Je suis convaincue que nous devons changer notre regard, changer de posture. Réagir à la violence par la sécurité, c’est ignorer que la racine du problème est souvent intérieure. Il faut apprendre à voir les signaux faibles, à écouter les silences, à entourer plutôt qu’à contrôler. Ce dont les jeunes ont besoin, c’est d’un environnement bienveillant, attentif, dans lequel ils peuvent se sentir reconnu·e·s, compris·e·s, soutenu·e·s. C’est de là que naît la confiance. Et c’est de là que nous devons repartir.
J’imagine une école où chaque élève a accès à une cellule d’écoute, animée par un·e professionnel·le formé·e, et non simplement par un·e adulte de bonne volonté. Un lieu où les enseignant·e·s, régulièrement formé·e·s à la détection du mal-être, peuvent alerter sans crainte, et avec efficacité. Une école où des rendez-vous sont prévus non pas seulement pour évaluer des compétences, mais pour évaluer le bien-être, l’équilibre intérieur. J’ai connu des élèves qui portaient leur chagrin comme un sac à dos invisible, et il aurait suffi d’un geste, d’un regard, d’un rendez-vous avec une oreille attentive, pour que ce poids devienne partageable.
Je rêve aussi d’une éducation qui donne toute sa place aux émotions. Apprendre à nommer ses peurs, ses joies, ses colères, c’est apprendre à être soi. J’aurais aimé, moi aussi, participer à ces ateliers où l’on parle de soi sans être noté·e. Des cercles de parole, des débats philo, des jeux coopératifs autour de l’empathie. Ces compétences, que l’on relègue trop souvent au second plan, sont pourtant les premières à nous structurer. Elles permettent aux enfants et aux adolescent·e·s de traverser les tempêtes de la vie avec un peu plus de solidité.
Mais l’école ne peut pas tout. Elle a besoin de relais. Je pense à cette maman rencontrée lors d’un atelier parents-professeurs dans un quartier populaire : elle était inquiète, perdue, honteuse de ne pas savoir quoi faire face à la tristesse de son fils. Elle n’avait jamais été invitée à parler, à participer, à comprendre ce qui se jouait à l’école. Nous devons créer ces espaces d’alliance, où les familles sont vues comme des partenaires et non comme des obstacles. Il y a tant de ressources dans les quartiers, dans les associations, chez les éducateurs et éducatrices de rue, qui pourraient faire lien avec les établissements.

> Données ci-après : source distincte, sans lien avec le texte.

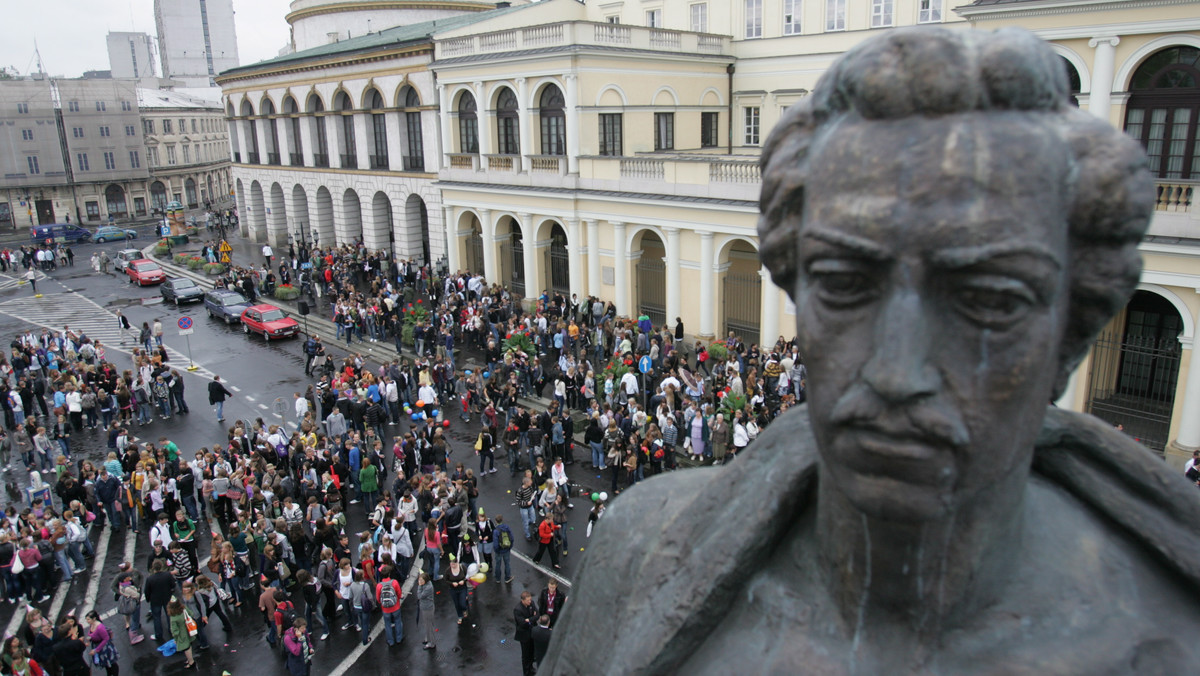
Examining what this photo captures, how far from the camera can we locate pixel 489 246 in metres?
37.3

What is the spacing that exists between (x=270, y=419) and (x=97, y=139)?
229 feet

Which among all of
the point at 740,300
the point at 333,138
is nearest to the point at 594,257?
the point at 740,300

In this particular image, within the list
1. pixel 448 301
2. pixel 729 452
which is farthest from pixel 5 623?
pixel 448 301

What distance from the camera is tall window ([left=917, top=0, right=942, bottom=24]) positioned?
31516 mm

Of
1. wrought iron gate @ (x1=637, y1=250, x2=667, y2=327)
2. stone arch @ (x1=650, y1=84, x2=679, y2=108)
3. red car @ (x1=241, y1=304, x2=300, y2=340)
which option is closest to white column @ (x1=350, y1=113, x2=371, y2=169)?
red car @ (x1=241, y1=304, x2=300, y2=340)

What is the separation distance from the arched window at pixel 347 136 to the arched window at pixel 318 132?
1.54 m

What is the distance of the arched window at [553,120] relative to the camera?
33188mm

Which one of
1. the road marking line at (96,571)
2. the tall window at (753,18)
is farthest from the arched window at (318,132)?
the road marking line at (96,571)

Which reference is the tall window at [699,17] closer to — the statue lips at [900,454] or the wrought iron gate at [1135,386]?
the wrought iron gate at [1135,386]

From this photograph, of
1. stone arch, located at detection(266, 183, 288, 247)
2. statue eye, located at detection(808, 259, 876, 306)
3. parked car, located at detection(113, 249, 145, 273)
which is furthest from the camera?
stone arch, located at detection(266, 183, 288, 247)

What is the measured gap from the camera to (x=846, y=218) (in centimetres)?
202

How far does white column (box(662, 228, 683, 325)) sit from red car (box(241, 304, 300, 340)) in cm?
1592

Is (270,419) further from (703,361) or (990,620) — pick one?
(990,620)

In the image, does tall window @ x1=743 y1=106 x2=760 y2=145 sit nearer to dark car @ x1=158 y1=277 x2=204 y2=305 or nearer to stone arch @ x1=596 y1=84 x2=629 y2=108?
stone arch @ x1=596 y1=84 x2=629 y2=108
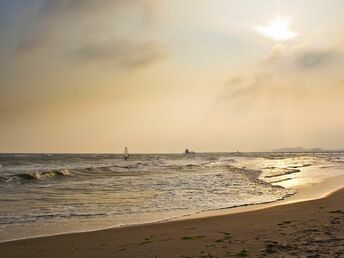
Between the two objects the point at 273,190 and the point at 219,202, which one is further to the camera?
the point at 273,190

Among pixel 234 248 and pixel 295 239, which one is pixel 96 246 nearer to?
pixel 234 248

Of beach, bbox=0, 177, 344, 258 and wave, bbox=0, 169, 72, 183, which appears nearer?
beach, bbox=0, 177, 344, 258

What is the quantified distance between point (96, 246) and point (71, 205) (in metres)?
6.81

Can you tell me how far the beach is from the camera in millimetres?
7508

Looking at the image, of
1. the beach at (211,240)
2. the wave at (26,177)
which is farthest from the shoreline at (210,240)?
the wave at (26,177)

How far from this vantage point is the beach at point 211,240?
7.51 m

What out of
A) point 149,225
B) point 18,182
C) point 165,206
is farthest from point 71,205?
point 18,182

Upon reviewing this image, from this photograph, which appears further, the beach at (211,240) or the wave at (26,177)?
the wave at (26,177)

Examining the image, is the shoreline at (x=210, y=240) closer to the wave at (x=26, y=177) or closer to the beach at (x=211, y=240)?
the beach at (x=211, y=240)

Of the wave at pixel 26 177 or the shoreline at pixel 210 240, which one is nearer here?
the shoreline at pixel 210 240

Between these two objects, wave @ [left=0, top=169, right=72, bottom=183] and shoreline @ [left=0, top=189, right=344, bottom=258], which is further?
wave @ [left=0, top=169, right=72, bottom=183]

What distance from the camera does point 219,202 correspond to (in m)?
16.1

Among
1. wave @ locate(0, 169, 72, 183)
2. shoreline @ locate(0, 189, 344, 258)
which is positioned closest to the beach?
shoreline @ locate(0, 189, 344, 258)

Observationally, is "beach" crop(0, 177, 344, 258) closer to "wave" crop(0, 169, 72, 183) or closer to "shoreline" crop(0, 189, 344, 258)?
"shoreline" crop(0, 189, 344, 258)
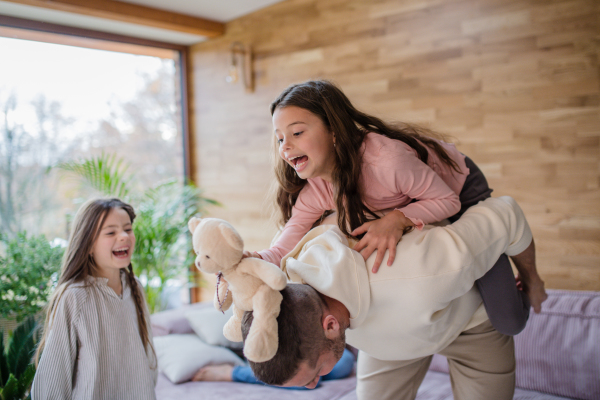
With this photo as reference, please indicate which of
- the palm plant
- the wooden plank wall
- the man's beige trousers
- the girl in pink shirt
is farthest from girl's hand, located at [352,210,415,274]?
the palm plant

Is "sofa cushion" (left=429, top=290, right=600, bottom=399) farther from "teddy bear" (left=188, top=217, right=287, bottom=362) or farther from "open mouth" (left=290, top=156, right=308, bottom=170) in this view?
"teddy bear" (left=188, top=217, right=287, bottom=362)

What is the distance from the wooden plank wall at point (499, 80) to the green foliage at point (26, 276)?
175 cm

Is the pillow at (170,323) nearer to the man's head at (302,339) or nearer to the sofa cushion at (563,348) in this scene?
the sofa cushion at (563,348)

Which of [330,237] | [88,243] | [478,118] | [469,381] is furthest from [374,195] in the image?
[478,118]

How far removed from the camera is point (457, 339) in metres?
1.45

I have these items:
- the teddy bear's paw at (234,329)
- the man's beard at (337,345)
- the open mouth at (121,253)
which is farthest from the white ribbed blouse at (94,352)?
the man's beard at (337,345)

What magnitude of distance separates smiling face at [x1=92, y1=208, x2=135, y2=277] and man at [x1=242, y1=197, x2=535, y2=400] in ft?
3.61

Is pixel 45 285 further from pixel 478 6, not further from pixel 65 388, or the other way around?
pixel 478 6

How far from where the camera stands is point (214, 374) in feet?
8.98

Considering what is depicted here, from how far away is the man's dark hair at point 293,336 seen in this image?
999mm

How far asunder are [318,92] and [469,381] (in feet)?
3.20

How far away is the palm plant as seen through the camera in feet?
12.2

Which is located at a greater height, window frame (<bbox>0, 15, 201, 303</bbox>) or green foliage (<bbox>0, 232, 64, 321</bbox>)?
window frame (<bbox>0, 15, 201, 303</bbox>)

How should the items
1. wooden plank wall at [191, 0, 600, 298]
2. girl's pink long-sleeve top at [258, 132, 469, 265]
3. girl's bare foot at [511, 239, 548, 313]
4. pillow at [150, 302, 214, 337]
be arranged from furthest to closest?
1. pillow at [150, 302, 214, 337]
2. wooden plank wall at [191, 0, 600, 298]
3. girl's bare foot at [511, 239, 548, 313]
4. girl's pink long-sleeve top at [258, 132, 469, 265]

Et pour que cette mobilisation soit efficace, elle doit être suivie, mesurée, consolidée dans la durée. Trop souvent, je vois des projets prometteurs s’essouffler faute de pilotage ou d’évaluation. Pourquoi ne pas instaurer des cahiers de bien-être anonymes, des cercles mensuels entre élèves et adultes, des retours réguliers sur les ressentis des jeunes ? Ces outils simples permettraient d’ajuster, de redonner du sens, de maintenir vivante l’ambition d’une école vraiment humaine.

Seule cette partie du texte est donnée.